Problems we couldn’t solve (yet?)

Best pratices: We really also need some more in-deep guides for application development. That should cover basic things (like 5 things every GNOME developer should know) to more in-deep things (explaining the GObject-framework, desktop integration, etc.)

Deployment: This is a non-trivial thing on Linux/etc. as there is no AppStore and also no ecosystem like Windows where you just ship installers. We don’t have an ultimate solution here so what we though about was writing an Anjuta plugin interacting with the OpenSuSE build service to build packages for the popular distributions, while auto-generated debian/ or .spec-files at least for the case where the package contains a single application. Some people pointed out that having a build service instance on GNOME infrastructure for the applications moduleset would be great.

Up-to-date versions of tools: Neither Fedora nor Ubuntu ship the current version of Anjuta which really needs to be fixed. The Fedora guys seem to take the bug report serious though and Phil promised to talk to the Ubuntu people so this will hopefully be solved soon. OpenSuSE is the shiny example to do the right thing here by shipping 2.32.1.

Glade: It’s completly broken for the moment and this is really a show-stopper for 3.0. I hope we will be able to fix that but that really needs people with a lot of knowledge on gtk+. Hopefully Tristan will be able to donate some time on this and others will help him.

Other stuff that happend

  • Frederic put a lot of work into library.gnome.org
  • Phil converted the HIG draft to mallard
  • Andre (who actually just happend to be around…) started to convert the evolution docs to mallard
  • Konstantin just happend to ring on Sunday morning because he read about the hackfest on Planet Ubuntu and was instantly recruited by the documentation team. It’s nice to see random interesting people showing up!

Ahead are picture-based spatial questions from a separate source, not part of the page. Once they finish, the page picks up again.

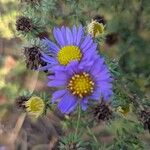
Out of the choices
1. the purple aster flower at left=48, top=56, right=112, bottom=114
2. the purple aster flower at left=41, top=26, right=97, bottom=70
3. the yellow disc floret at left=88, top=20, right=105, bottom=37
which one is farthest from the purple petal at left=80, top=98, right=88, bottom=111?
the yellow disc floret at left=88, top=20, right=105, bottom=37

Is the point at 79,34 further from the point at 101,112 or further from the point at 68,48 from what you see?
the point at 101,112

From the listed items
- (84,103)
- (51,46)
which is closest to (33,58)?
(51,46)

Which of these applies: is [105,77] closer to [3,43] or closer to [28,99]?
[28,99]

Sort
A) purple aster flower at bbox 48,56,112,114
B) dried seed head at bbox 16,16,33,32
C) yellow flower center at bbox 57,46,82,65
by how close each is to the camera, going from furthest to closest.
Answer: dried seed head at bbox 16,16,33,32, yellow flower center at bbox 57,46,82,65, purple aster flower at bbox 48,56,112,114

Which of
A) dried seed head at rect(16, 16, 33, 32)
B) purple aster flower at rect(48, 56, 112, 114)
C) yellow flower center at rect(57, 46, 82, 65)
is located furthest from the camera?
dried seed head at rect(16, 16, 33, 32)

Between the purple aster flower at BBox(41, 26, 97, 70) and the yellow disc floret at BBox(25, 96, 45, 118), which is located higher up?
the purple aster flower at BBox(41, 26, 97, 70)

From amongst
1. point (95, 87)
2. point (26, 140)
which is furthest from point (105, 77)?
point (26, 140)

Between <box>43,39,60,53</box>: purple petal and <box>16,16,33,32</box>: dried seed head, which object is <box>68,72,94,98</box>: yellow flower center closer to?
<box>43,39,60,53</box>: purple petal
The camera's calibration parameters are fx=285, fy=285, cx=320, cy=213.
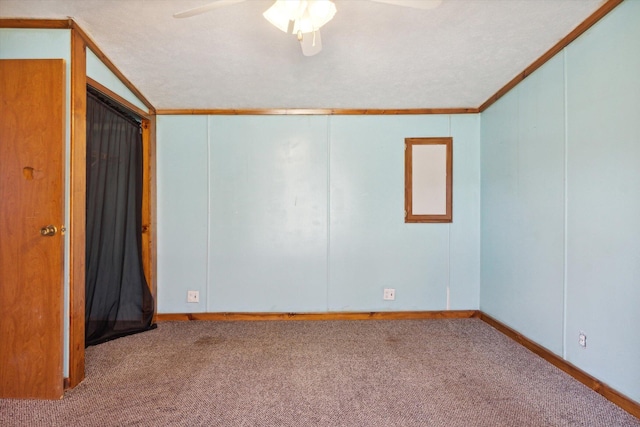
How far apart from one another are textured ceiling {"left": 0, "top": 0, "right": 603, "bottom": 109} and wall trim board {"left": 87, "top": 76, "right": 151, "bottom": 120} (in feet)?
0.53

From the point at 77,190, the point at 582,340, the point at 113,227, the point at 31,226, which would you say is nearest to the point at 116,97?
the point at 77,190

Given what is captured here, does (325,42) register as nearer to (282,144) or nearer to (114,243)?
(282,144)

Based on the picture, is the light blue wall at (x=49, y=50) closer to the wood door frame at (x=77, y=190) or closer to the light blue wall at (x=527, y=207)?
the wood door frame at (x=77, y=190)

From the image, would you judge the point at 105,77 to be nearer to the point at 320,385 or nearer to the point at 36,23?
the point at 36,23

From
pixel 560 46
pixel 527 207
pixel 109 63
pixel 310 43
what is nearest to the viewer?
pixel 310 43

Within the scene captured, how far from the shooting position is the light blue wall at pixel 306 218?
2.92 meters

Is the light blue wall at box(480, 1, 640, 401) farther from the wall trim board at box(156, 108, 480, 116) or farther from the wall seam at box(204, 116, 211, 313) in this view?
the wall seam at box(204, 116, 211, 313)

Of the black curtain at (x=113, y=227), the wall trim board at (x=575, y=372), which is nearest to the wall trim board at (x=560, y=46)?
the wall trim board at (x=575, y=372)

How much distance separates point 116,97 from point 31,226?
47.6 inches

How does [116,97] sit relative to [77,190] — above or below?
above

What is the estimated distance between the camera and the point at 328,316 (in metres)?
2.93

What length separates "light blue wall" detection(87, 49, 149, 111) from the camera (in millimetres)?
2039

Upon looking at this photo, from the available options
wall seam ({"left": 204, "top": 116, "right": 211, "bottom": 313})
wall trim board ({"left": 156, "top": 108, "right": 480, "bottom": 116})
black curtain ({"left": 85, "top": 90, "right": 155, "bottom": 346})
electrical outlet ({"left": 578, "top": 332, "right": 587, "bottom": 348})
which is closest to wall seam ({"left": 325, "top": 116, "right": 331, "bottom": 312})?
wall trim board ({"left": 156, "top": 108, "right": 480, "bottom": 116})

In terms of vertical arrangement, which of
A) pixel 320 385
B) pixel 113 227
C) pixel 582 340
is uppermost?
pixel 113 227
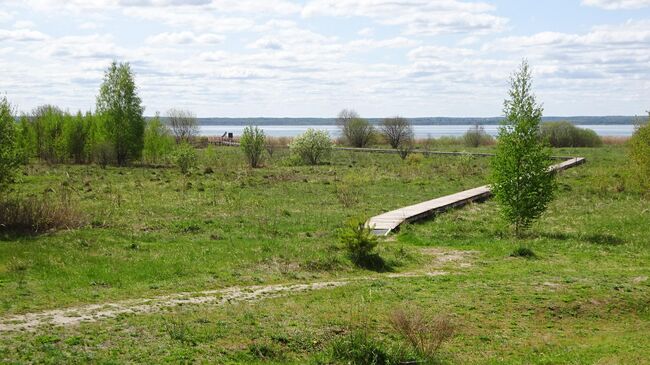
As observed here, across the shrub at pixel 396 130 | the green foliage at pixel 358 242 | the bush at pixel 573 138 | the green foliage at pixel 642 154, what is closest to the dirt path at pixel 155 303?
the green foliage at pixel 358 242

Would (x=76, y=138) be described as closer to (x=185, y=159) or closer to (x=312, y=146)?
(x=185, y=159)

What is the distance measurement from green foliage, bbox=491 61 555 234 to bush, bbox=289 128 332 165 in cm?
3524

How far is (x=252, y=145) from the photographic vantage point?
181 ft

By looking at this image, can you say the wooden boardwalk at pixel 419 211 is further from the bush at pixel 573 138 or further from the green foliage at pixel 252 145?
the bush at pixel 573 138

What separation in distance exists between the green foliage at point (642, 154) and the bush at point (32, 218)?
24215mm

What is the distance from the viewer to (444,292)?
1570 centimetres

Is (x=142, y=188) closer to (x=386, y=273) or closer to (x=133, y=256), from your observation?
(x=133, y=256)

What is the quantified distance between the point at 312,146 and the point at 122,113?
1559 cm

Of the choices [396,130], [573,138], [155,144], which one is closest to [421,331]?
[155,144]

I hope everybody had four fun and productive days in Berlin and that things will continue to improve. Thanks again to Openismus and especially Kat for the fantastic hosting and the GNOME Foundation for making this happen. Thanks to everybody who attended. Just remember that people don’t mind having 22-hour flights just to attend a four day hackfest – that’s amazing commitment!

2 Responses to “Development Documentation and Tools Hackfest – wrap up”

  1. korbe Says:

    Good job. 😀

    Is it planned to have a Video section with developers conferences (videos, slides and exemple of source code) in streaming and download and/or live video from conferences at GUADEC and/or FOSDEM ?

  2. Philip Chimento Says:

    This all sounds like very exciting work! What you said about deployment made me realize that you might be able to use some of the work I have done on this problem for my application, Inform 7. I have set up my configure.ac and Makefile.am so that building a Fedora or Ubuntu package is just a matter of unpacking the source tarball on a Fedora or Ubuntu system, doing ./configure –enable-rpm or –enable-deb, and then make rpm or make deb.

    If this sounds useful, I’d be happy to contribute – perhaps I can adapt it to the form of an Anjuta plugin or a project skeleton.